◆ PROBLEM STATEMENT ◆
All entries below are to be set down again, identical to the source.

--- BEGIN SOURCE MATERIAL ---

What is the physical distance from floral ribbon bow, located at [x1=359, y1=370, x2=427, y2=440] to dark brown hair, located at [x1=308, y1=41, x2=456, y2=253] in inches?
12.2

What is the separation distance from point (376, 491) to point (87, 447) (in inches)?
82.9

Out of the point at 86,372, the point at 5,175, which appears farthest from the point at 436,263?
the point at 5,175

--- END SOURCE MATERIAL ---

◆ RESPONSE TO THIS EXERCISE ◆
What is the physical distance from floral ribbon bow, located at [x1=359, y1=370, x2=427, y2=440] to dark brown hair, located at [x1=308, y1=41, x2=456, y2=253] in inches?
12.2

What is the separation distance from point (376, 491) to point (87, 447) (in inches)?
82.9

Out of the point at 86,372, the point at 5,175, which appears farthest from the point at 436,263?
the point at 5,175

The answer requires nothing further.